[Start Extracted information]
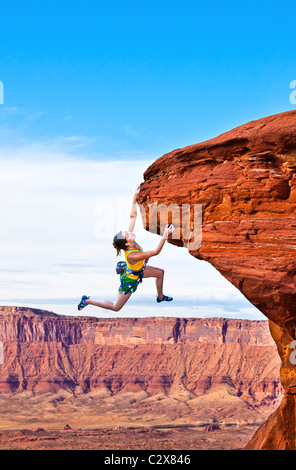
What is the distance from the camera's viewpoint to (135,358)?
474 feet

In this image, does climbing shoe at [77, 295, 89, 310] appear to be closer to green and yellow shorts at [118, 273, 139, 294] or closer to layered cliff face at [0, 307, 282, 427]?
green and yellow shorts at [118, 273, 139, 294]

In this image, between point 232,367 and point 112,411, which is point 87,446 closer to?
point 112,411

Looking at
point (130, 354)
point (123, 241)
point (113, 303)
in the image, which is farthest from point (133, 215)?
point (130, 354)

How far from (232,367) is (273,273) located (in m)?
126

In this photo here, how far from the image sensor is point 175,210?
16641mm

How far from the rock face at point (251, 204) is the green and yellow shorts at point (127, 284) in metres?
2.11

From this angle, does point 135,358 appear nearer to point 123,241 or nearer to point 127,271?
point 127,271

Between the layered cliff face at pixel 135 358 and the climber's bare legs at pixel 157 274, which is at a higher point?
the climber's bare legs at pixel 157 274

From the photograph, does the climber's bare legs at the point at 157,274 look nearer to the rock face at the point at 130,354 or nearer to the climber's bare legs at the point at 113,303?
the climber's bare legs at the point at 113,303

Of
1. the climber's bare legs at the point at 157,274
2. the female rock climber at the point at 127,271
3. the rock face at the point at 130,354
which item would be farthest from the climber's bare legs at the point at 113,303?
the rock face at the point at 130,354

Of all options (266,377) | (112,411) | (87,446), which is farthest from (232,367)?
(87,446)

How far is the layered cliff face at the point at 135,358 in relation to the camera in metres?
136

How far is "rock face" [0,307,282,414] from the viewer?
138 m

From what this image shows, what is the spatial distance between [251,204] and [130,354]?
438ft
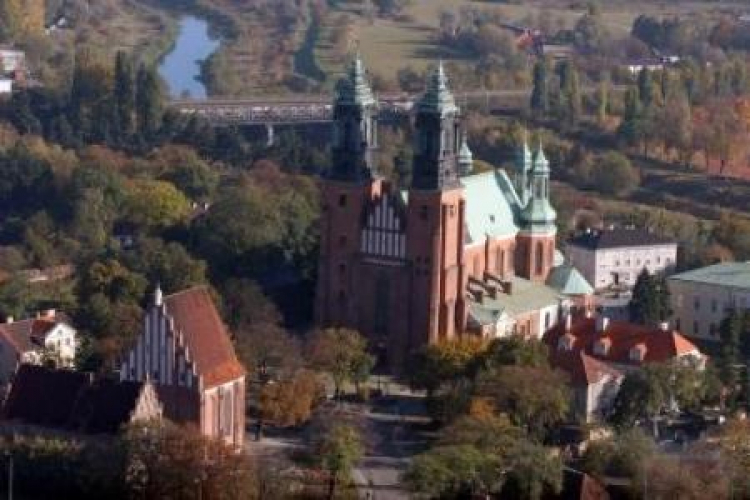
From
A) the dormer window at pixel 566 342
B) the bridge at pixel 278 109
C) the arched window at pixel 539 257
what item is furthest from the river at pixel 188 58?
the dormer window at pixel 566 342

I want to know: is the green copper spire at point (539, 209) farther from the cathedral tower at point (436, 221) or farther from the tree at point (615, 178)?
the tree at point (615, 178)

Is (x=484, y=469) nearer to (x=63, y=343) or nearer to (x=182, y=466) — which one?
(x=182, y=466)

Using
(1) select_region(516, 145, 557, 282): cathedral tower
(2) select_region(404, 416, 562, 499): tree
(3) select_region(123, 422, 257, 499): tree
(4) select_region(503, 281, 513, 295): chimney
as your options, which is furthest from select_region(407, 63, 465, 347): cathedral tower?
(3) select_region(123, 422, 257, 499): tree

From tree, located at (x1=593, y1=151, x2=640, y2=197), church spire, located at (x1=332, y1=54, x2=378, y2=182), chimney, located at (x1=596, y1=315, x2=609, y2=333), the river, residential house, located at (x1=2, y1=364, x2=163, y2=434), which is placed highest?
church spire, located at (x1=332, y1=54, x2=378, y2=182)

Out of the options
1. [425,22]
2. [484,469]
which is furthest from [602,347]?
[425,22]

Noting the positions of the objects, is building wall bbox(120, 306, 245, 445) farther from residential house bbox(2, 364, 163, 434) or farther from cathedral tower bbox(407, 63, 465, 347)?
cathedral tower bbox(407, 63, 465, 347)

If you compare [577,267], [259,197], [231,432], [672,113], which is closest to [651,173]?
[672,113]
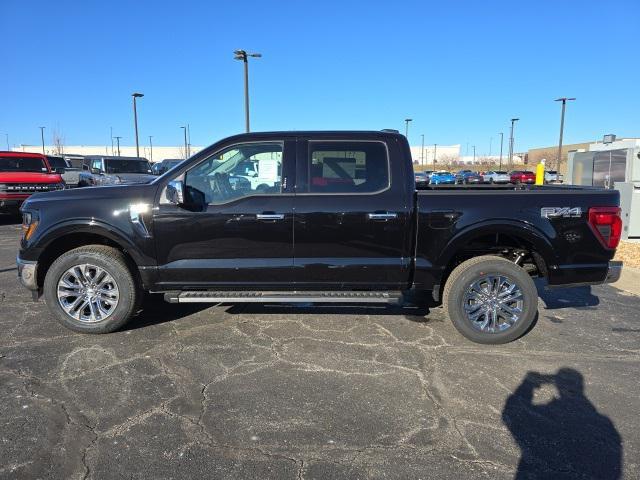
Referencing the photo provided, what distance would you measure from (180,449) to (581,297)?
5419 mm

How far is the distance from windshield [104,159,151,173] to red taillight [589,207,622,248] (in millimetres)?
15796

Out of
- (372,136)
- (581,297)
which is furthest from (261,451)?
(581,297)

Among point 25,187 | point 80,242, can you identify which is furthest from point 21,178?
point 80,242

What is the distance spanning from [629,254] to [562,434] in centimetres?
674

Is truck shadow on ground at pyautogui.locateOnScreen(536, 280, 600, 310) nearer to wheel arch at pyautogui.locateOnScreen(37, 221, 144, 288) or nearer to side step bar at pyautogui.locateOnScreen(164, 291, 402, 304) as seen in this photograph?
side step bar at pyautogui.locateOnScreen(164, 291, 402, 304)

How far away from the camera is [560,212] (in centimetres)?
439

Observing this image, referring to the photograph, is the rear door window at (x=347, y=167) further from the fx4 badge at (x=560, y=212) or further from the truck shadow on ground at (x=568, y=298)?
the truck shadow on ground at (x=568, y=298)

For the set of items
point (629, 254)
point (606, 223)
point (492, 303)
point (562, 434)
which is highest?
point (606, 223)

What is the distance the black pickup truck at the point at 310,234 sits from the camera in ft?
14.5

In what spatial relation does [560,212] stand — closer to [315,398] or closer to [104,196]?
[315,398]

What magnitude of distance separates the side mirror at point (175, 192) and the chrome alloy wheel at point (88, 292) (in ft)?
3.26

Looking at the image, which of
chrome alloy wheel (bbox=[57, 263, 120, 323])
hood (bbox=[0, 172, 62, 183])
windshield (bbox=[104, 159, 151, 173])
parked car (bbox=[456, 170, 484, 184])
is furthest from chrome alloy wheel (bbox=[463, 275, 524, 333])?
parked car (bbox=[456, 170, 484, 184])

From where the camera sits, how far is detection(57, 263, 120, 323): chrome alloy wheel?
458cm

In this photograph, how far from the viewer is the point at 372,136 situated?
15.1 feet
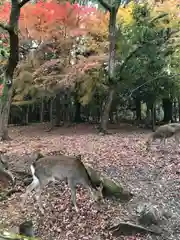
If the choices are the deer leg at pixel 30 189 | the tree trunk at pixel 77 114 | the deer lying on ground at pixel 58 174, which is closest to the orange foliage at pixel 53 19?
the tree trunk at pixel 77 114

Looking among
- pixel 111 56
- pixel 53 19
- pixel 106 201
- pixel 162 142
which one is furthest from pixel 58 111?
pixel 106 201

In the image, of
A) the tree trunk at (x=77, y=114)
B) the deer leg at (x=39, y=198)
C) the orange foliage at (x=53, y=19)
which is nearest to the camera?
the deer leg at (x=39, y=198)

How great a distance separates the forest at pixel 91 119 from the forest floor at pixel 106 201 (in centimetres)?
2

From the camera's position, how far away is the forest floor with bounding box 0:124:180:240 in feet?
24.0

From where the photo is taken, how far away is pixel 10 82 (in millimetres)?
15016

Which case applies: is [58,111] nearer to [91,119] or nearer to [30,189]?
[91,119]

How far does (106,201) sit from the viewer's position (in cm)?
819

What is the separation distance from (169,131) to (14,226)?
291 inches

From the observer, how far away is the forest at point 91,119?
766 cm

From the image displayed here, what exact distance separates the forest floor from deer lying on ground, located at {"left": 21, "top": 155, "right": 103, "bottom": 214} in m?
0.26

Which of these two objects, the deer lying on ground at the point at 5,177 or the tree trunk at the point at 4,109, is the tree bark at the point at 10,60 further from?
the deer lying on ground at the point at 5,177

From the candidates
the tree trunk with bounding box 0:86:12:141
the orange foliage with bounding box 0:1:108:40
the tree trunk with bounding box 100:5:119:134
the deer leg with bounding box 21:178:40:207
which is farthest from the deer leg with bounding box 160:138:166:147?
the orange foliage with bounding box 0:1:108:40

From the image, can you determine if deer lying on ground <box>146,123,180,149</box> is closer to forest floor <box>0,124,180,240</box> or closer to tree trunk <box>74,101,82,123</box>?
forest floor <box>0,124,180,240</box>

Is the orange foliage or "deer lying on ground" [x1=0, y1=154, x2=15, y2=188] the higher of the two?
the orange foliage
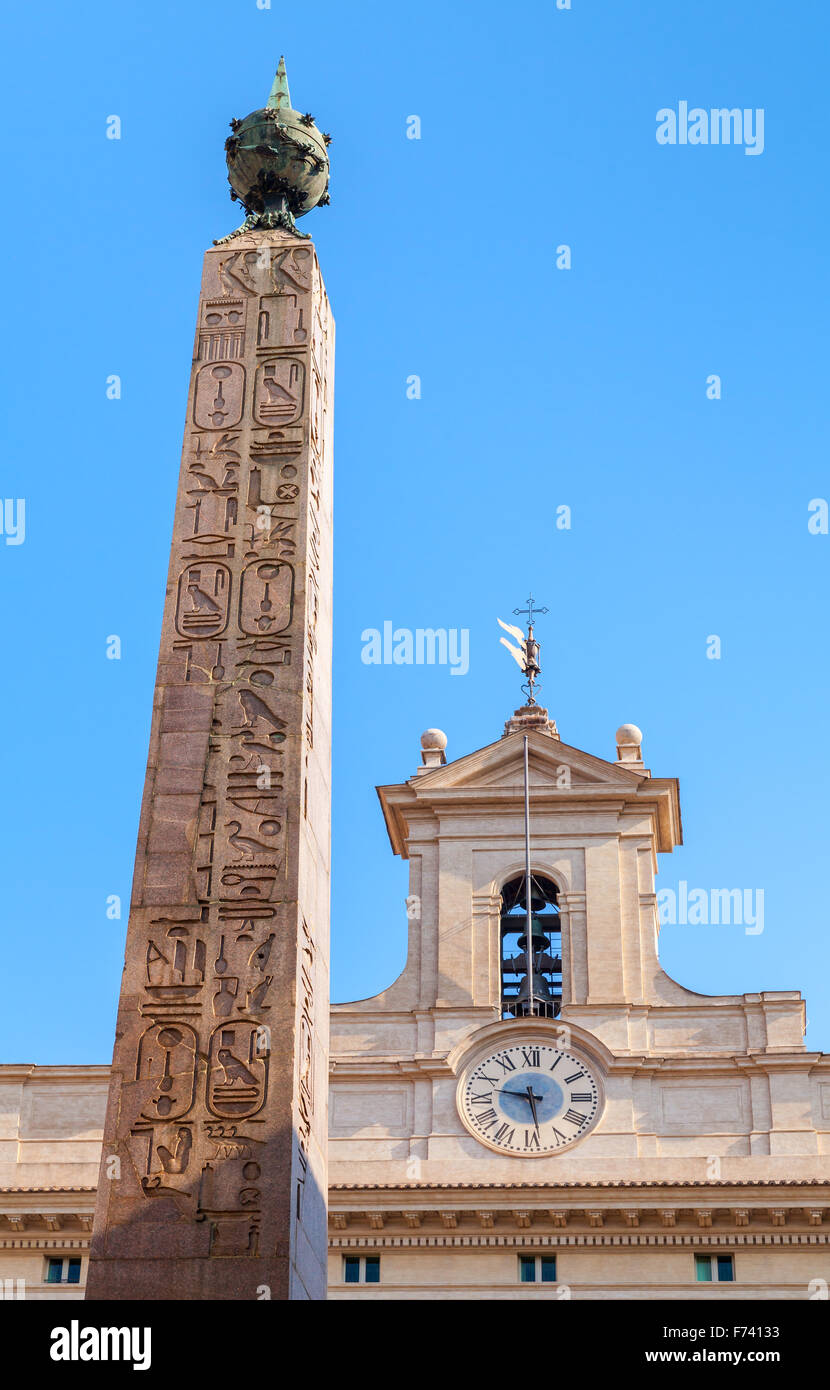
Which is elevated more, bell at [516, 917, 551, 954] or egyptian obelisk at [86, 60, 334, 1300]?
[End Extracted information]
### Do this
Only the lines from the line with "From the image, can" to the end of the records should be repeated, exactly and without pictures.

### The output
From the image, can you determine if deer lying on ground <box>146,123,180,149</box> is closer to forest floor <box>0,124,180,240</box> or closer to tree trunk <box>74,101,82,123</box>?
forest floor <box>0,124,180,240</box>

Is the orange foliage or "deer lying on ground" [x1=0, y1=154, x2=15, y2=188] the higher of the two?
the orange foliage
Which is elevated more, bell at [516, 917, 551, 954] or egyptian obelisk at [86, 60, 334, 1300]?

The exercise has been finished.